Those Without Power

Deck: 

Our Electrification Mission Remains, Even Here

Fortnightly Magazine - September 2017

Once our industry's greatest glory was electrifying a community. Our achievements — think Hoover Dam, or lines spanning mountains — were celebrated in culture and lore. The rise of suburbia and the south, and our soaring cities, doesn't happen without the buildout of reliable economical grids.

But all that is a distant memory. Grandma tells of the day her town was connected. Though, try as they may, it's hard for the grandchildren to share her pain of the days before and her joy of the days after. They've always lived in a dense mesh of connections.

Is the age of exploration — of inspiring achievements — over? Are there no more lands to conquer? Making the grid extremely low-carbon. One could get inspired by that goal, and many are. Making the grid take over high-carbon tasks like transportation. Another deserving goal.

Otherwise, the public is complacent about electricity. They expect it. They're shocked — figuratively — when a squall or squirrel stops the flow. And they're unimpressed by the complexity we address daily to keep their connection continuous.

That's not the case for the billions without reliable power, or any power, around the globe. Each month, Public Utilities Fortnightly features a four-page ENact photo-story on energy poverty in Africa, Asia, eastern Europe and South America. It's heart-breaking to see so vividly the stunted lives of unconnected communities.

But energy poverty is closer to home. This month's PUF also features an extraordinary interview with the general manager of the Navajo Tribal Utility Authority. Well over a quarter of all the homes in the service territory — fifteen thousand homes — are not electrified.

Let me repeat.

Well over a quarter of all the homes in the service territory are not electrified.

This is unconscionable. We should be ashamed that economic poverty among the Navajo, combined with low population density and adverse terrain, have conspired to hold back so many families from the grid's bounty.

Listen to Navajo's general manager. Families live without power and so without water, gas for cooking and heating, and communications. Parents work in distant cities and lose touch with their children, who must study without adequate light at night.

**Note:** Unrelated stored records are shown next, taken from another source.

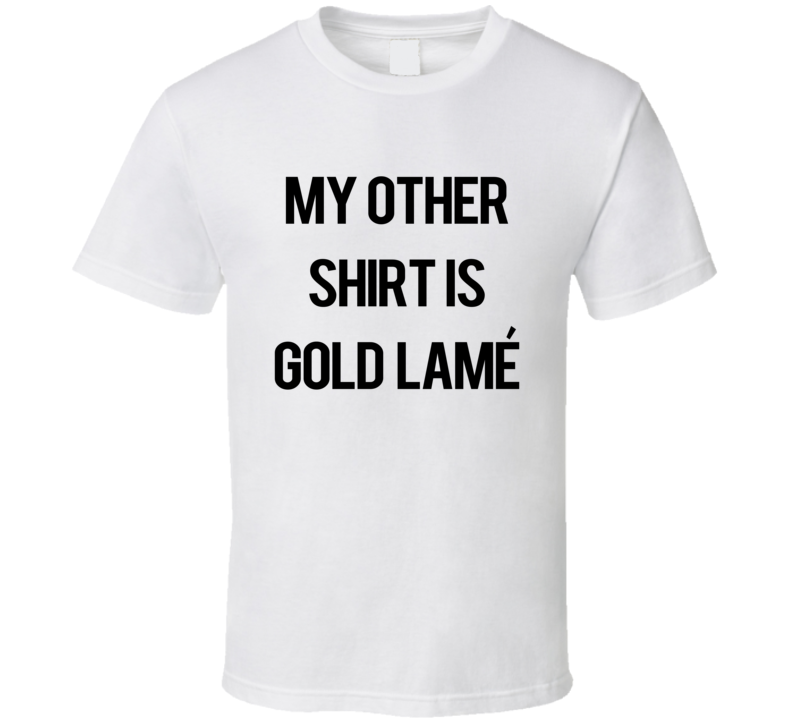 My Other Shirt Is Gold Lame The Simpsons Funny TV Show T Shirt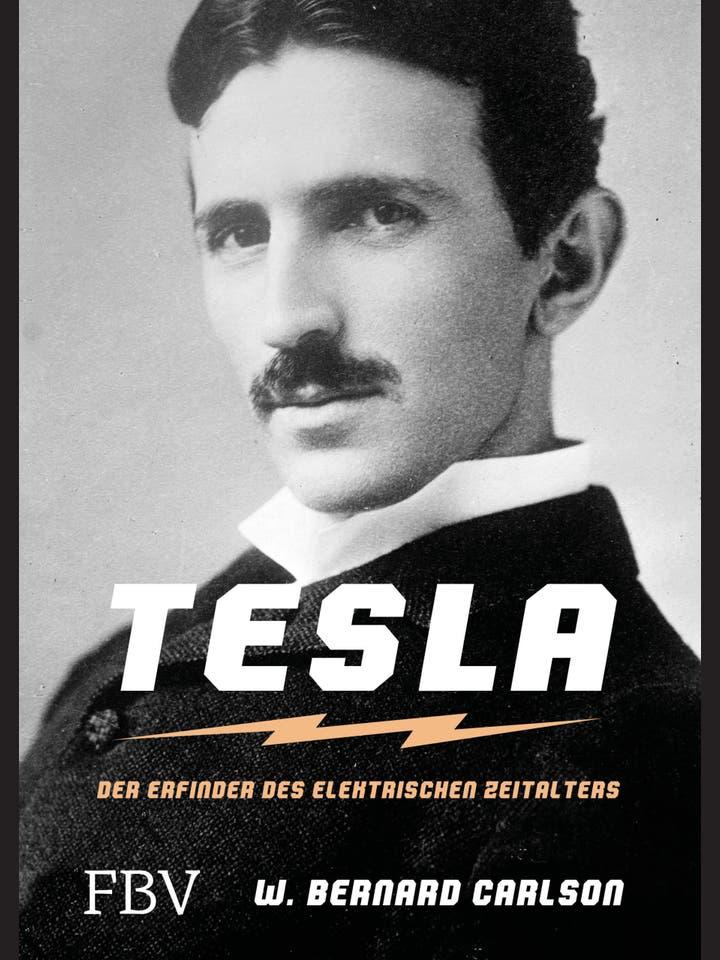 W. Bernard Carlson: Tesla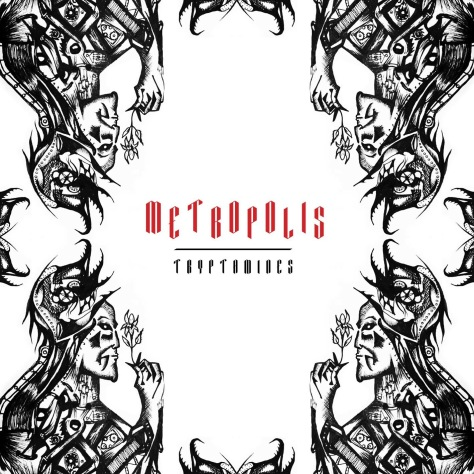 Tryptamies Metropolis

Whether in Liberia or Arizona, no grid connection means darkness in several senses of the word. And getting connected by the utility brings immeasurable joy and the promise of a better life for parents and their children.

It turns out there's more energy poverty in America. Next month's PUF will feature another article on the terrible situation in Puerto Rico. The downward spiral in the economics of the beautiful island has led to the financial failure of its electric utility. Much of the public suffers frequent service interruptions, some so bad that machines and appliances have been rendered inoperable.

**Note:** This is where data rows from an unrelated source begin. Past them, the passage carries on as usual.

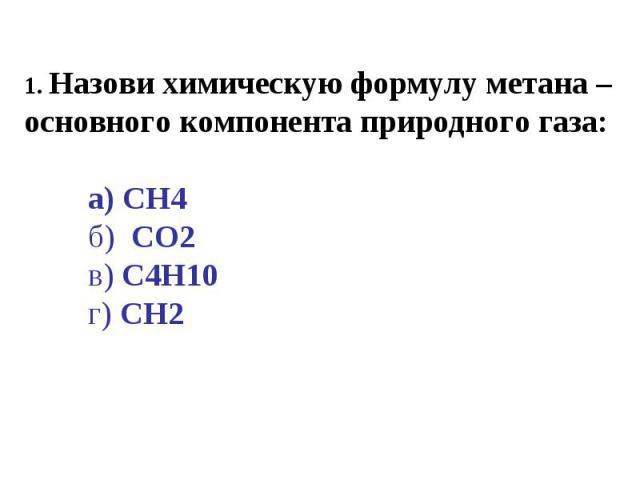 1. Назови химическую формулу метана – основного компонента природного газа:а) CH4б) CO2в) C4H10г) CH2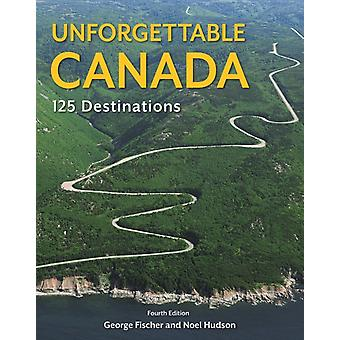 Unforgettable Canada by Noel Hudson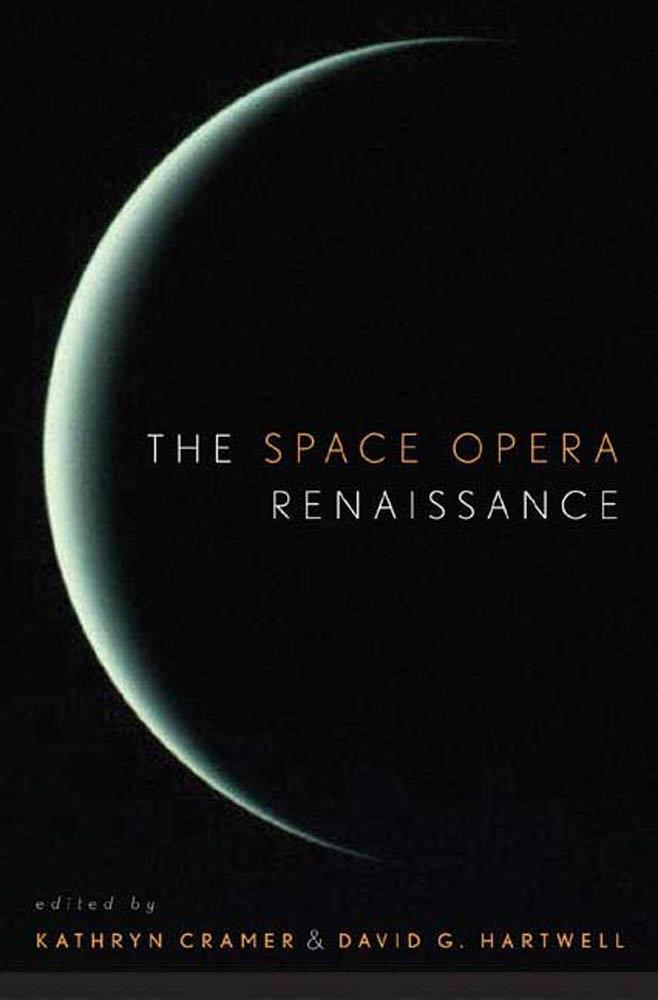 The Space Opera Renaissance als eBook Download ...
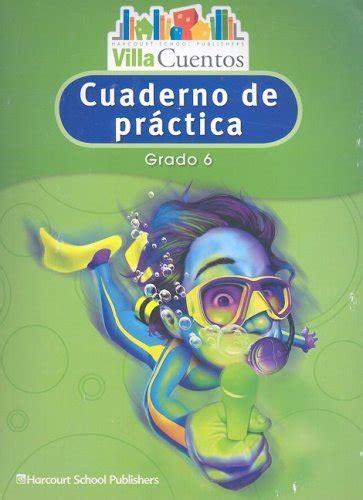 Harcourt School Publishers Villa Cuentos Practice Book Grade K Theme 6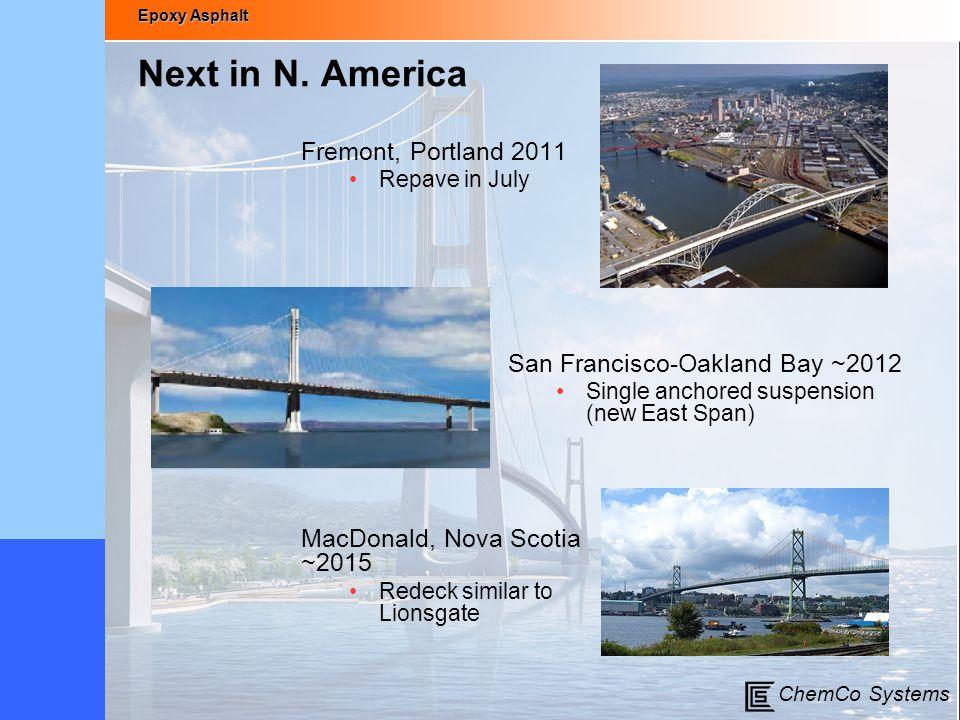 Epoxy Asphalt ChemCo Systems Next in N. America Fremont, Portland 2011 Repave in July MacDonald, Nova Scotia ~2015 Redeck similar to Lionsgate San Fra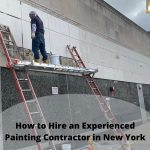 How to Hire an Experienced Painting Contractor in New York
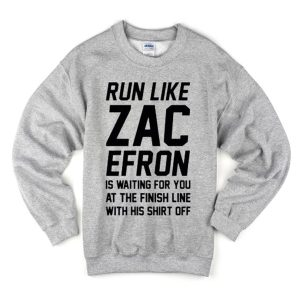 Run Like Zac Efron Sweatshirt (BSM)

One of the most honorable things our industry does is commit to fight energy poverty overseas. I'm familiar with the programs sponsored by NRECA, NARUC, USEA and the Energy Bar Association. I'm sure there are others.

Why do they do this? Why travel thousands of miles to electrify a rural village? Certainly, there's the sheer morality of it. And the immense satisfaction of so significantly helping people.

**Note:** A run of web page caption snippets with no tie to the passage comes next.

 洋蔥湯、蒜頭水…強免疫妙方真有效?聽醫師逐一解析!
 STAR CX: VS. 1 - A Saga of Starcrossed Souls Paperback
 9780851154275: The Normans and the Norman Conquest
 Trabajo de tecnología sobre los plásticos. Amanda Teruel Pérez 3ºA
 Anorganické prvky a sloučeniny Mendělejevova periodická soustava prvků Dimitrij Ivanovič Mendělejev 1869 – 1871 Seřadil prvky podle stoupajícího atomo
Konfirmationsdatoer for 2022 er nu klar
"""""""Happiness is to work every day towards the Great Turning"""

But there's also the gratification that, when we connect that rural village so far away, we've returned to our original mission. To deliver the grid's bounty to all.

Doing so reminds us, and perhaps our complacent constituencies, of what we're about. We light the world. It's one of the noblest jobs a man or woman can have.

So, when you read in PUF about the work abroad of ENact, the work here of utilities in the Navajo lands and in Puerto Rico, and the programs to fight energy poverty by our industry associations, you might consider how you can help. I know, after reading these stories, I did.


Lead image: Thomas Edison, in National Statutory Hall, stands in the United States Capitol. Edison proudly holds aloft his light. He first electrified the home of the wealthy financier J.P. Morgan. But he, like our other forefathers in utilities and regulation, were intent on lighting the world — every home and every public place.